Some scientists believed that nuclear transfer—the method used to clone Dolly the sheep in 1996—creates stem cells that are less susceptible to these issues. But there was a catch: By the time Yamanaka shared the 2012 Nobel Prize in physiology or medicine with John Gurdon for nuclear transfer, no one had yet used SCNT to create human stem cells, and the field’s attention had largely shifted to iPS cells. Last year, a team led by Shoukhrat Mitalipov at Oregon Health & Science University in Beaverton finally declared success with SCNT in human cells, and the debate was revived.

Egli and colleagues wanted to know whether the newly available cells really held advantages over iPS cells. So far, most studies comparing the two methods have had a common shortcoming, Egli says: They start with cells derived from different donors. Possible genetic differences between individuals make it hard to tell how the reprogramming techniques themselves altered the nuclear DNA.

Egli and colleagues instead used skin cells from two people—a newborn and an adult—to create both SCNT-derived stem cells (using donor eggs) and iPS cells. Then they compared the two types of cell lines with the original skin cells in terms of genetic mutations, changes in gene expression, and differences in DNA methylation. Both methods resulted in about 10 mutations compared with the average genome of the mature source cells. These changes didn’t necessarily happen during reprogramming, however, Egli says. Many were likely present in the original skin cells, and some could have arisen during the handling of cells before they were reprogrammed.

Both types of stem cells also carried a similar amount of methylation changes. Overall, the method didn’t seem to matter, Egli and his team concluded. Because he is a longtime proponent of SCNT, Egli says it would have been “more attractive” to reveal significant differences between the two kinds of stem cells. “This is simply not what we found.”  

The study doesn’t say anything about whether the changes documented in both cell types make them less fit for use in research or therapy, Batada notes, or even if the mutations observed affect the genes’ activity. “Whether these aberrations have any function isn’t clear,” he says, but in terms of the two stem cell creation methods, “they’re equally good, or equally bad.”

Mitalipov, who also contributed to the Cell Stem Cell paper, maintains that nuclear transfer creates more stable cells that more closely resemble embryonic cells. He published research this summer reporting that the methylation patterns in nuclear transfer cells more closely mimic natural embryonic stem cells, and has work in progress to identify other advantages.

Juan Carlos Izpisua Belmonte, a developmental biologist at the Salk Institute for Biological Studies in San Diego, California, finds the lack of differences between the two stem cell types surprising.
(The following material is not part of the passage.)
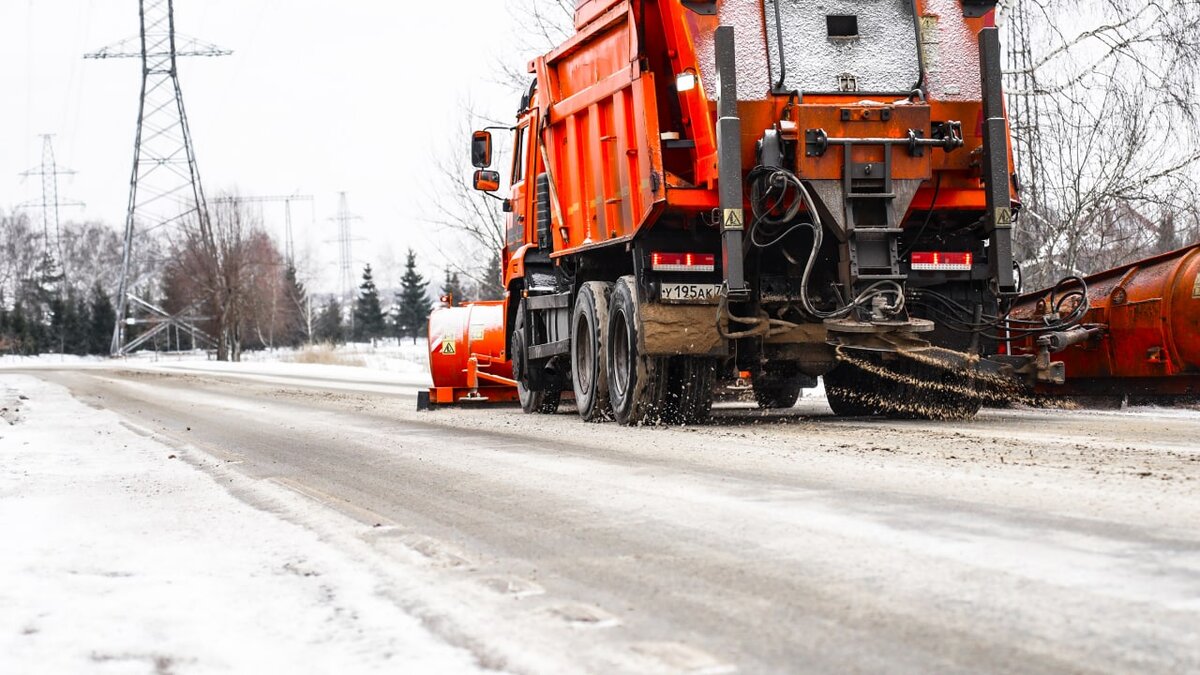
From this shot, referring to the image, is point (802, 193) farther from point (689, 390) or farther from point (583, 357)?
point (583, 357)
But this study is “probably not enough to settle this issue,” he says. “There are and will always be concerns related to the safety [of stem cells] regardless of the methodology,” he adds, and there’s “no reason so far to discredit one in favor of the other one.”
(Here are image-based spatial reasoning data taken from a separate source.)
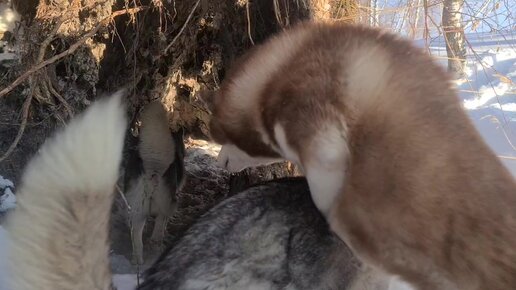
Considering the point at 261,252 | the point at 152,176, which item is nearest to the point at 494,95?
the point at 152,176

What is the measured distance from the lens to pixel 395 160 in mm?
2174

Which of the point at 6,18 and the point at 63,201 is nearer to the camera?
the point at 63,201

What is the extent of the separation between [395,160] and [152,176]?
10.4 feet

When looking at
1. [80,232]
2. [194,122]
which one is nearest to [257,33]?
[194,122]

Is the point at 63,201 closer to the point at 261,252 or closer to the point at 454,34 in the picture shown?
the point at 261,252

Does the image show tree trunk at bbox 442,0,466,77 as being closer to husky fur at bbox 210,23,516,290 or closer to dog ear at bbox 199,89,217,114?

Both Egli and Mitalipov plan to continue their work on nuclear transfer and defend its value. Egli points out that the research led to other important discoveries, including technology that  may allow a woman to avoid passing on mitochondrial diseases to her children using an egg donor. And he suggests that therapies based on donor eggs may have an easier path to regulatory approval. Until either type of stem cells results in an approved therapy, Egli says, “I think it would be a big mistake to put all eggs into just one basket.”